By Emil DanielyanOpposition leader Levon Ter-Petrosian on Friday called a “temporary” halt to his year-long campaign of anti-government demonstrations, citing the need to stave off greater Armenian concessions on Nagorno-Karabakh which he said are sought by the West.
In a trademark long speech at what may have been his last rally in Yerevan this year, Ter-Petrosian launched his most blistering attack yet on the United States and other Western powers, saying that they are turning a blind eye to government “repressions” in Armenia in their quest for a “unilateral” resolution of the Karabakh conflict. He also accused President Serzh Sarkisian of radically re-orienting Armenian foreign policy and assisting in what he described as Western efforts to drive Russia out of the region.
“The pause will not be long-lasting because a denouement in the Karabakh conflict is a matter of just two or three months,” Ter-Petrosian told thousands of supporters who again rallied in central Yerevan to hear him announce the new opposition strategy of confronting the Sarkisian administration.

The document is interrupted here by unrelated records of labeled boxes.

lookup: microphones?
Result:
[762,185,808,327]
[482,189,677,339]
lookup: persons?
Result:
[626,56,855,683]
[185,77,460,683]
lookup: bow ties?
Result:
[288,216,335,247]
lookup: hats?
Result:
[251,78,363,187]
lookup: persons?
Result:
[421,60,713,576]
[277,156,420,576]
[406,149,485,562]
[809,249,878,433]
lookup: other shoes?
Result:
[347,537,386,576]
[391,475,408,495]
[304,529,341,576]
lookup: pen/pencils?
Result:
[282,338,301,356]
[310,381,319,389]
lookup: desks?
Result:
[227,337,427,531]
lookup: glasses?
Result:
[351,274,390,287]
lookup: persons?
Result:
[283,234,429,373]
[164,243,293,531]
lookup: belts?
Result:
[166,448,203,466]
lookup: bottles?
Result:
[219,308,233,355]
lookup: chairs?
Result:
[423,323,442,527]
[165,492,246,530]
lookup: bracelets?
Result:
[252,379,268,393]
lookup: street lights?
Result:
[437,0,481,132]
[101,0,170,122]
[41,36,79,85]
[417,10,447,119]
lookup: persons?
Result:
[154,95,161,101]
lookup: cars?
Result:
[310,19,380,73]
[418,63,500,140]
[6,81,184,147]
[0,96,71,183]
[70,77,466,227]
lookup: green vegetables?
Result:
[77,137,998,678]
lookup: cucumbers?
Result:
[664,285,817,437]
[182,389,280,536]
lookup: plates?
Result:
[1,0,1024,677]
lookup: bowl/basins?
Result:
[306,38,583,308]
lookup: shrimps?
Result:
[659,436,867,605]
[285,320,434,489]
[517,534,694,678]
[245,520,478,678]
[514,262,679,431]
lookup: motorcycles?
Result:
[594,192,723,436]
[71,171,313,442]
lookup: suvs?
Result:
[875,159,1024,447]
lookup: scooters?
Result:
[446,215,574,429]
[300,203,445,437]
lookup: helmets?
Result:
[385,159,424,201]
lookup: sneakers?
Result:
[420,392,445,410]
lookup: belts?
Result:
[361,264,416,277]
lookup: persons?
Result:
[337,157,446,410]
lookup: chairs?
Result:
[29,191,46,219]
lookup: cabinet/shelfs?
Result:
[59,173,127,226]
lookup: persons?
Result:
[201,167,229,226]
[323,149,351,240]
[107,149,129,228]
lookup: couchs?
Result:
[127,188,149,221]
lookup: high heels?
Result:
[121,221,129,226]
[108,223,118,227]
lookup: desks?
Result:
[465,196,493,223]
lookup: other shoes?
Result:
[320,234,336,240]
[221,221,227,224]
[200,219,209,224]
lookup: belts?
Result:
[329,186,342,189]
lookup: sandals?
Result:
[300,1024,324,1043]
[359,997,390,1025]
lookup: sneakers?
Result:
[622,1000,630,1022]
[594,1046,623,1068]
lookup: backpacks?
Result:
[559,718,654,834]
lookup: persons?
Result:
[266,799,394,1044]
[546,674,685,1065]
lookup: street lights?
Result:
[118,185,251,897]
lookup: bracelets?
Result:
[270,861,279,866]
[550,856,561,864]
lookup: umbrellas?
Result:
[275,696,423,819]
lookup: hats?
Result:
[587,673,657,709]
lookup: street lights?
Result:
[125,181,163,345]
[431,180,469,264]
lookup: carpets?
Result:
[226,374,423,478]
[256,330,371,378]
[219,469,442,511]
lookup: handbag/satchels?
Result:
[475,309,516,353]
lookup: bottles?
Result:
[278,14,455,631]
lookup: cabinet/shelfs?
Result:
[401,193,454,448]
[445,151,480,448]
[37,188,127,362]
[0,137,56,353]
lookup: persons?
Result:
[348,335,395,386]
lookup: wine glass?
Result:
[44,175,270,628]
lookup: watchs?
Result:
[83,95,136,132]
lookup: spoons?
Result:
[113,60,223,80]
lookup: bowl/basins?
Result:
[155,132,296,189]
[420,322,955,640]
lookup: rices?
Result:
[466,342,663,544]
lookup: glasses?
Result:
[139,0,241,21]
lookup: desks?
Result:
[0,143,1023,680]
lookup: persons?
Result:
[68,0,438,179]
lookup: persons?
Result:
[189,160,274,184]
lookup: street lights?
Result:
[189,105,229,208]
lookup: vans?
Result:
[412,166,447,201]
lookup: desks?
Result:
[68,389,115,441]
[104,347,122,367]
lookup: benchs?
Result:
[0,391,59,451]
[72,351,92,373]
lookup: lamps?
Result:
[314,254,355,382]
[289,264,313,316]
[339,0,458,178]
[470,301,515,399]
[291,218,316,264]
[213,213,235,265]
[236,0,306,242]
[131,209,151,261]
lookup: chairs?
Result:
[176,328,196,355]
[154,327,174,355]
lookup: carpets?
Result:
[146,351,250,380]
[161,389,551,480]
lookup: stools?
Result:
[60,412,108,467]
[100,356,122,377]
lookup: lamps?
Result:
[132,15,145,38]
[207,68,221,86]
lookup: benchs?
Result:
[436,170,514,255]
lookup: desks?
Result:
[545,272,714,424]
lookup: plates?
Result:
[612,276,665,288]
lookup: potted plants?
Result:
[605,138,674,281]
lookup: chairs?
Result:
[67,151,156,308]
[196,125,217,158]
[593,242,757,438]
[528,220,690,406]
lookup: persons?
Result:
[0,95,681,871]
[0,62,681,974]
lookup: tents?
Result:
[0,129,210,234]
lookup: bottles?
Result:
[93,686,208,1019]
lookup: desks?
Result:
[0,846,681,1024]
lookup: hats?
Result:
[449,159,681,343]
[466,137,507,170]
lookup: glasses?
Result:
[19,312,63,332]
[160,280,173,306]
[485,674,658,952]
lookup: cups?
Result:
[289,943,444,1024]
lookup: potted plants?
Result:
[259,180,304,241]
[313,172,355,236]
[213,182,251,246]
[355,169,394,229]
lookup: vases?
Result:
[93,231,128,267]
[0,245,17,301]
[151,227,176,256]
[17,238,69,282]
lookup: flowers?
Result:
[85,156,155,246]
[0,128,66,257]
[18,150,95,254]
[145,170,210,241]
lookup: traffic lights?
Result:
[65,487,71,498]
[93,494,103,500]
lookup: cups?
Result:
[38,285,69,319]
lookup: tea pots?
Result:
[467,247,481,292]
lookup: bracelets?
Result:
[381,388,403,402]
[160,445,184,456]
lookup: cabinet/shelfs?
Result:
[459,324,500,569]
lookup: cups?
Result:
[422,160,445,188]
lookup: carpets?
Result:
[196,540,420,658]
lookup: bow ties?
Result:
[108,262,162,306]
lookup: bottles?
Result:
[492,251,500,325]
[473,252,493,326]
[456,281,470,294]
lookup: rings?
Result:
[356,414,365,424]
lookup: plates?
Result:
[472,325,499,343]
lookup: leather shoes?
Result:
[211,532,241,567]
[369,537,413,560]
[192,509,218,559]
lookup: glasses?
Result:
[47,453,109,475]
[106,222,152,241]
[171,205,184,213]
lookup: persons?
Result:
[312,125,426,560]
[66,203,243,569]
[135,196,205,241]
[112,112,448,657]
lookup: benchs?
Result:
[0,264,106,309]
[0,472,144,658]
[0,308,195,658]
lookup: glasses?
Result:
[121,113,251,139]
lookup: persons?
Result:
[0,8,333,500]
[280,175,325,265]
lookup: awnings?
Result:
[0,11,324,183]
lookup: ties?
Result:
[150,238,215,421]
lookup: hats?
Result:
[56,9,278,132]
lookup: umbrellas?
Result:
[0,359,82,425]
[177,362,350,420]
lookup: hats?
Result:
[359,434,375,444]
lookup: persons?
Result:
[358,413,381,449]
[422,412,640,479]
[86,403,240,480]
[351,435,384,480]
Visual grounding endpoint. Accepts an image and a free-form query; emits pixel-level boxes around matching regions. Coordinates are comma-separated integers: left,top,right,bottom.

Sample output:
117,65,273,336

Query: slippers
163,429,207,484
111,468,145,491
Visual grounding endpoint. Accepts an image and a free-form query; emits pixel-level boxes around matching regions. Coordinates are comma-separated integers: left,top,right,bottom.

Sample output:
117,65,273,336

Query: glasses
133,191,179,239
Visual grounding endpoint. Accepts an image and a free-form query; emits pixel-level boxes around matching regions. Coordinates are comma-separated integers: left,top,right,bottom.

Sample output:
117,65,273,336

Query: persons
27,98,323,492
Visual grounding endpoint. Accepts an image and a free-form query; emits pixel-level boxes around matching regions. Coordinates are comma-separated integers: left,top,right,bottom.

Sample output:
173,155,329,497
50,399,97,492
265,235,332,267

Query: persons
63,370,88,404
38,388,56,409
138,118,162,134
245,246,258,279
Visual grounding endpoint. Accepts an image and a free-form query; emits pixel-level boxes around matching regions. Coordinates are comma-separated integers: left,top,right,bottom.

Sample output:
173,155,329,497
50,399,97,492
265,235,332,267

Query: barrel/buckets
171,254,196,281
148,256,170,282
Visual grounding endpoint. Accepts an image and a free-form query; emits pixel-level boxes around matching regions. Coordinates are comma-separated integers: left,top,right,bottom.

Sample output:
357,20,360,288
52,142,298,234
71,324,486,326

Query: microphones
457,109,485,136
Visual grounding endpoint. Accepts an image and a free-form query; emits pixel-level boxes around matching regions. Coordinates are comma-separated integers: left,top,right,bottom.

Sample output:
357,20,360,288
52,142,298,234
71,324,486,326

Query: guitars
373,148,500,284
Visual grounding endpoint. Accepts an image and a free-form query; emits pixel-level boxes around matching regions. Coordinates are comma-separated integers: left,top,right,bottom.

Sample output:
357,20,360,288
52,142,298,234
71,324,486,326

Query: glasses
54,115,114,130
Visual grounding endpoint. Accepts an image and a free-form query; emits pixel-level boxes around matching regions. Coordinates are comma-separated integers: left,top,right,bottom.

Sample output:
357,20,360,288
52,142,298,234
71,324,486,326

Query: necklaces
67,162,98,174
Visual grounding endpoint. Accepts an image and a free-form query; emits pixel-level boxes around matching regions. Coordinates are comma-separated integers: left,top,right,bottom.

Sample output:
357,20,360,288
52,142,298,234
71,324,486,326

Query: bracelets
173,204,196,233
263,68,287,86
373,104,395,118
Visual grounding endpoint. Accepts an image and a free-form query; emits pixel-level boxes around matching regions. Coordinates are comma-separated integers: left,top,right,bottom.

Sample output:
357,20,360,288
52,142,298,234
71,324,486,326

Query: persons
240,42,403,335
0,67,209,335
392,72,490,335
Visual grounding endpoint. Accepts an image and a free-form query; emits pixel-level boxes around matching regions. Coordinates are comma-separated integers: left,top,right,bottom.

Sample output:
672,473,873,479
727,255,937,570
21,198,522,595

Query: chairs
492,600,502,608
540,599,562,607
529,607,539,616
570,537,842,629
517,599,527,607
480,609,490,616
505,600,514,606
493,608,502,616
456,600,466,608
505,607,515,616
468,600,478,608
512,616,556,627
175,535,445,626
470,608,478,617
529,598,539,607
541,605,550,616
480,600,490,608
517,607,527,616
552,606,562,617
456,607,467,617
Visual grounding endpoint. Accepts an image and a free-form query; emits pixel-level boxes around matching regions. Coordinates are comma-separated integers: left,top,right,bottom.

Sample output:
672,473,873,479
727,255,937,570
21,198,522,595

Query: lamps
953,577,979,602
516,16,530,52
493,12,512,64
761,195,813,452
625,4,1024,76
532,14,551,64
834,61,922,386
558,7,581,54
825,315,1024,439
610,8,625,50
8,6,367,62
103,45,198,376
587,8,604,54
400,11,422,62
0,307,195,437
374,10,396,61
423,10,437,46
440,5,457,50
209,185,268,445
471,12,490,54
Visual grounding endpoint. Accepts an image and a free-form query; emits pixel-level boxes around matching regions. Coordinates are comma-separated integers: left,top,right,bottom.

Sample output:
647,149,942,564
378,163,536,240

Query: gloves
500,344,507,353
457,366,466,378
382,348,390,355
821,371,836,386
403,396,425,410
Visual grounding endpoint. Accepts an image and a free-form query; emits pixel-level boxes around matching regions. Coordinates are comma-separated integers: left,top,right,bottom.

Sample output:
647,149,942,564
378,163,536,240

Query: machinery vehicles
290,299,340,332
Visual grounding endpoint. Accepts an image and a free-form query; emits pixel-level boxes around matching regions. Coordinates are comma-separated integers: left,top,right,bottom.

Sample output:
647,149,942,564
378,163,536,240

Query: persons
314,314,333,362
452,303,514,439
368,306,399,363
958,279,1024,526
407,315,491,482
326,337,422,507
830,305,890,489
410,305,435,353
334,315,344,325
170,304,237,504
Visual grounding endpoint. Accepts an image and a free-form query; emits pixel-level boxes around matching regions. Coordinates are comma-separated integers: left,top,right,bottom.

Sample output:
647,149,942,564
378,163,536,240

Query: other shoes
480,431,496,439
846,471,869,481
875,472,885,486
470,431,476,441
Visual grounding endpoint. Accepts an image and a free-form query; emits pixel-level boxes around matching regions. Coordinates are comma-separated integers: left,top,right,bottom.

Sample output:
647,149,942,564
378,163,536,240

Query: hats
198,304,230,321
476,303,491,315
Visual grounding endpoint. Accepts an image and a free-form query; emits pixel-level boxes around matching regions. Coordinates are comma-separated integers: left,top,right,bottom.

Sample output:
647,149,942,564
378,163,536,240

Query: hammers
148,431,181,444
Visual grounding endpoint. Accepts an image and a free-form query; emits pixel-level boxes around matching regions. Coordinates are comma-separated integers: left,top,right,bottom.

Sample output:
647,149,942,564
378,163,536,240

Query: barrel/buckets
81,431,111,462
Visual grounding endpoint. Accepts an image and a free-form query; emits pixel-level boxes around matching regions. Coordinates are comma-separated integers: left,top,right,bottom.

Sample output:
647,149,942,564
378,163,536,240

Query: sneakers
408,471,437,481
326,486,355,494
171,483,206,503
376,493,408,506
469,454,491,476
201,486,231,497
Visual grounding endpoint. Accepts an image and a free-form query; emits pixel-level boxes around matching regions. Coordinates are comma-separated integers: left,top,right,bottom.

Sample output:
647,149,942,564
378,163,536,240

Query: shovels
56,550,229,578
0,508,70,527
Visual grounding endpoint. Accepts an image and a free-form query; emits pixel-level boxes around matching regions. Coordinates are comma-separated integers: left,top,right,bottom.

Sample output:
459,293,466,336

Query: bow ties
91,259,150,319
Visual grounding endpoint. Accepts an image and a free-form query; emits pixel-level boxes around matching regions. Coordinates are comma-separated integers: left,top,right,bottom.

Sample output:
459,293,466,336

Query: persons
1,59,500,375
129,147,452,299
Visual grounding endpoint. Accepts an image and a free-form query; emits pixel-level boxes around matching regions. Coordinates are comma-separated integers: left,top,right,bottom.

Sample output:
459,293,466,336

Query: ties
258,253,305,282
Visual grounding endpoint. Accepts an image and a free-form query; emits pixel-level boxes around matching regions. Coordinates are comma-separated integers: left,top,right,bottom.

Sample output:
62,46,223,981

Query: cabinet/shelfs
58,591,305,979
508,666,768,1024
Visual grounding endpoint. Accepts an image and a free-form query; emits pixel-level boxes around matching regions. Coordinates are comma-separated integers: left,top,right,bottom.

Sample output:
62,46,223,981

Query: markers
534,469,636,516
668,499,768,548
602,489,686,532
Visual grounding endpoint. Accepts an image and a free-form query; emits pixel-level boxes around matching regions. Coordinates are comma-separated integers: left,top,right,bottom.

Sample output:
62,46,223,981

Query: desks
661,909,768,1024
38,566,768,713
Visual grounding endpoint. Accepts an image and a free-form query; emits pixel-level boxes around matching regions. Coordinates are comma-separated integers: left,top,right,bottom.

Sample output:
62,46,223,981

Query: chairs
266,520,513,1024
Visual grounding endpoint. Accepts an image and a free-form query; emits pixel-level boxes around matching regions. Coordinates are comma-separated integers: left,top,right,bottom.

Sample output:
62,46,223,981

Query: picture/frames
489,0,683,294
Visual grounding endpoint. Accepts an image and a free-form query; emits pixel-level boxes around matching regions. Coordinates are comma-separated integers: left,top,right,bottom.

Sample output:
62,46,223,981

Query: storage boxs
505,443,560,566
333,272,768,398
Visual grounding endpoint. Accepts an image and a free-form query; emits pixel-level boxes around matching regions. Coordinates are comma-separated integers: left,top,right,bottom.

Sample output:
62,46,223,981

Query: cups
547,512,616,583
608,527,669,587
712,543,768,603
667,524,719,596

“There is a danger that the opposition may become a tool in the hands of foreign forces against its will,” he said. “To fall into this trap would be an unforgivable delusion and a political short-sightedness on our part. Therefore, being sincerely in favor of a quick settlement of the Karabakh conflict and Turkish-Armenian relations, we do not want to prevent the Armenian authorities from solving those issues,” he added.
Ter-Petrosian at the same time charged that Sarkisian is now ready to go as far as to “put Karabakh up for sale” and renounce Armenia’s political and military alliance with Russia in an effort to legitimize his rule in the eyes of the international community. “In return for this, the West is ready to turn a blind eye to Serzh Sarkisian’s vices; forget the disgraceful elections of February 19 and the March 1 crime; ignore his dictatorial internal policy; tolerate restrictions on democratic freedoms and widespread human rights abuses; and come to terms with the existence of political prisoners,” he said, repeatedly condemning the Western stance as “immoral.”
“By turning his back on Russia and fully relying on the West and the United States of Armenia and its ally Turkey in particular, Serzh Sarkisian is effectively entrusting the latter with the pivotal issue in Armenia’s foreign policy: a unilateral settlement of the Karabakh conflict,” Ter-Petrosian claimed. “Such a conclusion stems from the fact that the West is clearly trying to drive Russia out of the Karabakh peace process.” Russia’s ouster from the process would be tantamount to a “national disaster” for Armenia, he said.
The charismatic leader, who had served as Armenia’s first president from 1991-1998, did not mention unusually optimistic statements made by senior Russian officials of late about prospects for a resolution of the Armenian-Azerbaijani. Russia has long co-chaired the OSCE Minsk Group together with France and the U.S.
Washington and Moscow have said they will continue to work together in trying to broker a Karabakh peace deal despite a sharp deterioration of U.S.-Russian relations that followed the recent war in Georgia. The mediating powers are expected to step up in the coming weeks their joint efforts to get the conflicting parties to accept a framework peace accord that was put forward by them in November last year. The document calls for a gradual resolution of the conflict that would supposedly end in a referendum of self-determination in Karabakh.
Ter-Petrosian listed the basic principles of a Karabakh settlement proposed by the Minsk Group co-chairs but did not specify whether he thinks Yerevan should go along with them. He said only that the Armenian side should have the mediators clarify when proposed referendum would take place and who would administer it. Ter-Petrosian had earlier described those principles as largely acceptable and stressed the fact that they are similar to a peace plan which he had strongly advocated while in power.
With his 45-minute speech Ter-Petrosian ended speculation about a renewed opposition campaign of daily street protests aimed at forcing Sarkisian to step down and call fresh national elections. Ter-Petrosian and his opposition coalition came close to toppling the government with such protests in the wake of the disputed presidential ballot. The Armenian authorities used lethal force and arrested scores of opposition members to suppress the campaign.
Throughout last summer Ter-Petrosian’s Armenian National Congress (HAK) told supporters to get ready for renewed “decisive” actions against the government in September. But the HAK refrained from making another push for power last month amid the continuing imprisonment of more than 70 opposition leaders and supporters arrested following the February 19 election and the ensuing unrest.
Ter-Petrosian acknowledged on Friday that for many of his ardent supporters his decision not hold more rallies in the capital in the coming months will be “difficult to digest.” But he insisted that further street protests would “weaken Serzh Sarkisian’s positions and thereby increase possibilities of exerting external pressure on him and clinching concessions from him.”